───── SUPPLIED DATA ─────

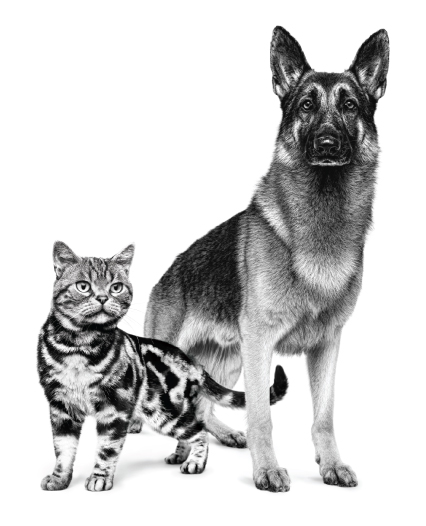 German Sheppard Dog and Striped Cat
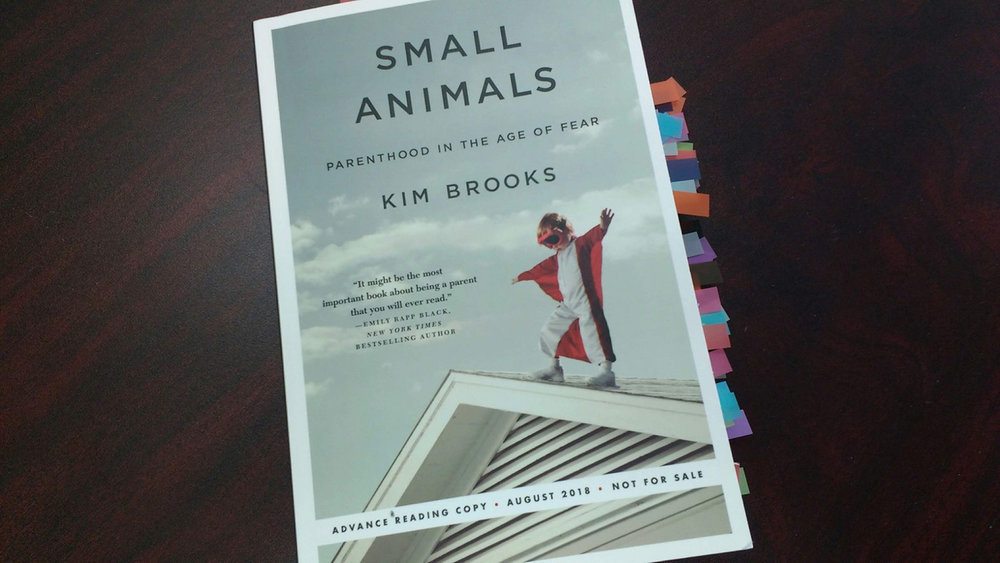 Image description: an image of Kim Brooks' book, Small Animals: Parenthood in the Age of Fear sitting on a desk. Multiple, colored tabs stick out of the side of the book showing marked pages for future reference.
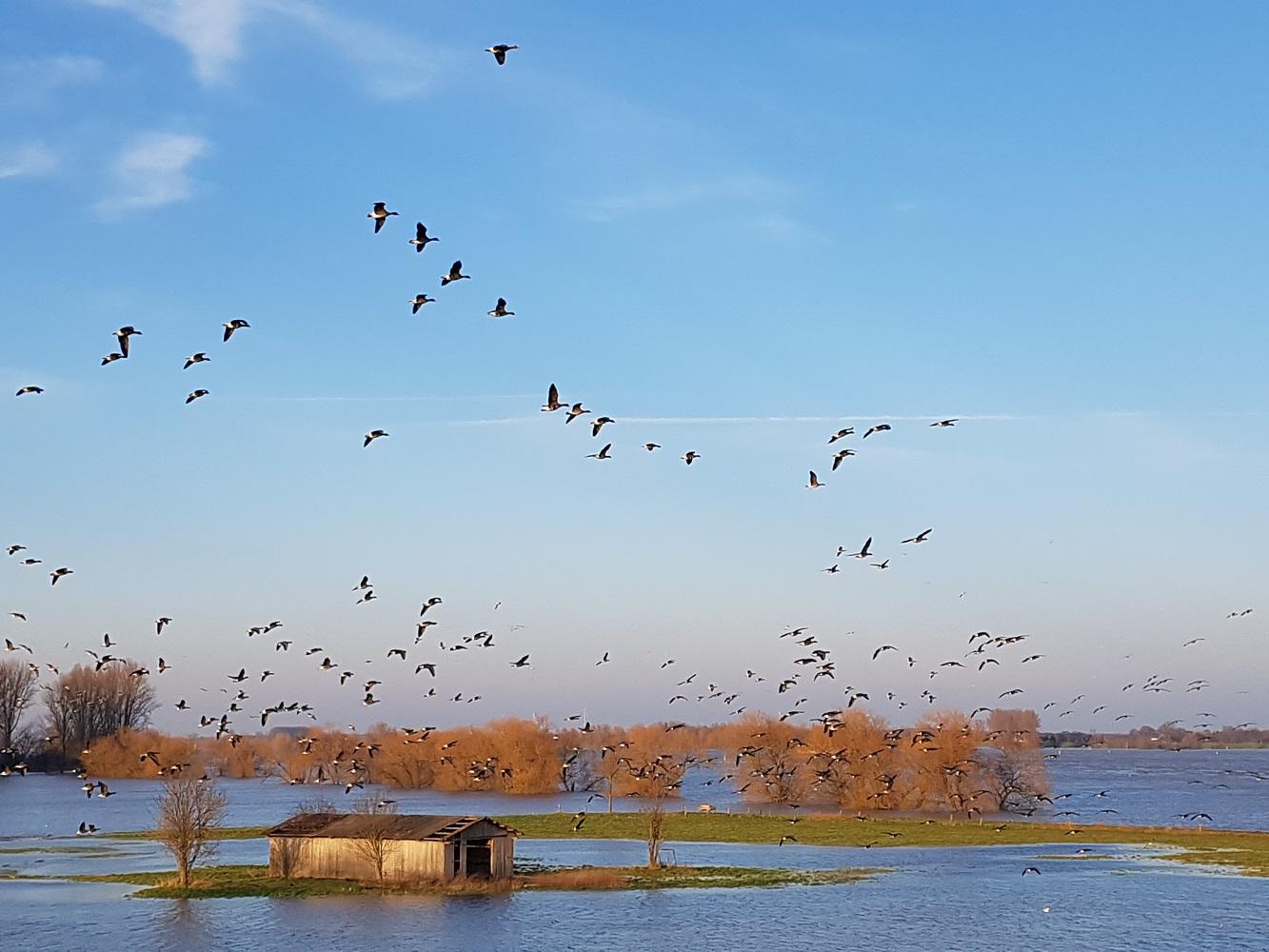 201801_Hochwasser4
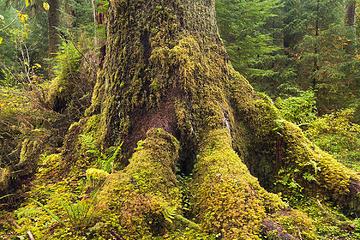 South Fork Hoh River Trail, Washington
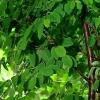 Plantas tolerantes a la sombra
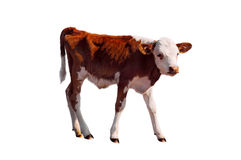 Young calf isolated on white. Royalty Free Stock Image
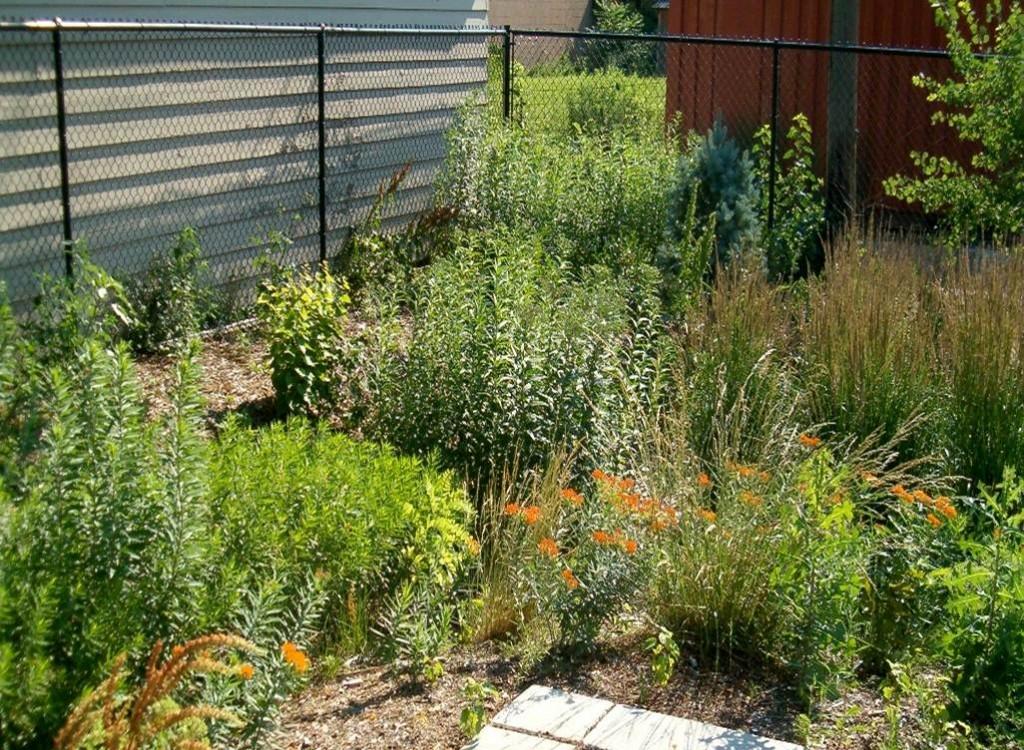 rain-garden2-1024x750.jpg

─────

INSTRUCTIONS FOR THE TASK - Could you repeat all of the data exactly, minus the pictures?

ANSWER TO THE EXERCISE -
 German Sheppard Dog and Striped Cat
 Image description: an image of Kim Brooks' book, Small Animals: Parenthood in the Age of Fear sitting on a desk. Multiple, colored tabs stick out of the side of the book showing marked pages for future reference.
 201801_Hochwasser4
 South Fork Hoh River Trail, Washington
 Plantas tolerantes a la sombra
 Young calf isolated on white. Royalty Free Stock Image
 rain-garden2-1024x750.jpg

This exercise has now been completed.